_WHAT IS BEING ASKED:_ In the review of a William Hazlitt biography, condense the paragraph beginning "This is a distinctly eye-opening biography" into a shorter version that keeps its main facts.

===== SELECTED EXCERPT =====

Michael Dirda on 'William Hazlitt'
The life of a man whom injustice wounded to the quick.

By Michael Dirda
Sunday, January 11, 2009; BW10



Oxford Univ. 557 pp. $45

This is a distinctly eye-opening biography for anyone who knows William Hazlitt principally as an essayist, moralist and master of English prose. In such anthology favorites as "On Reading Old Books," "On Going a Journey," "On Wit and Humour" and "On the Feeling of Immortality in Youth," Hazlitt (1778-1830) comes across as a genial observer of the passing scene, full of insight into the perplexities of the human heart, and pithy and wise enough to earn comparison with Montaigne. Just consider the spirited lead sentences from the four essays just mentioned:

"I hate to read new books. There are twenty or thirty volumes that I have read over and over again, and these are the only ones that I have any desire to read at all."

===== MATERIAL =====

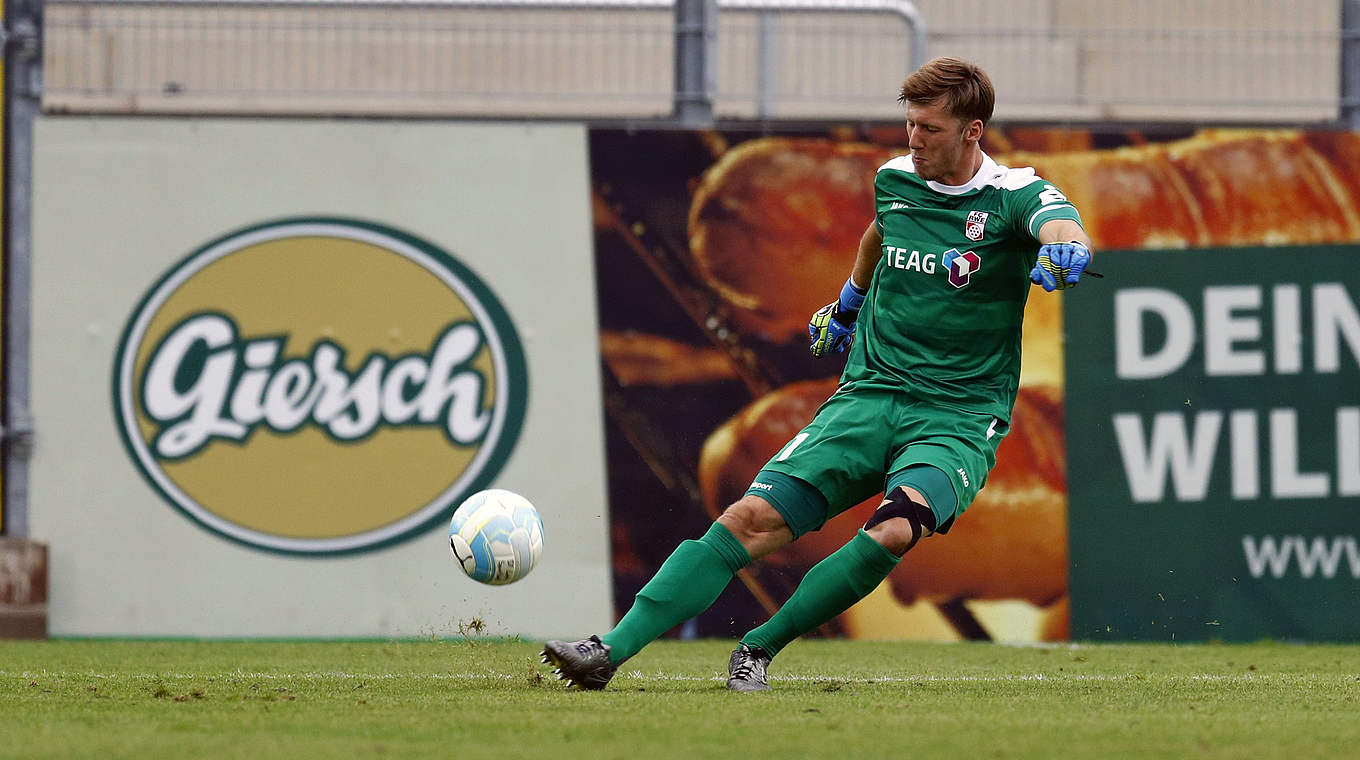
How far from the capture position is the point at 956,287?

=====

_ANSWER TO THE EXERCISE:_ The biography is eye-opening for readers who know William Hazlitt (1778-1830) mainly as an essayist, moralist and master of English prose. In anthology favorites such as "On Reading Old Books," "On Going a Journey," "On Wit and Humour" and "On the Feeling of Immortality in Youth," he comes across as a genial observer with insight into the human heart. He is pithy and wise enough to be compared with Montaigne, as the spirited lead sentences of those four essays show.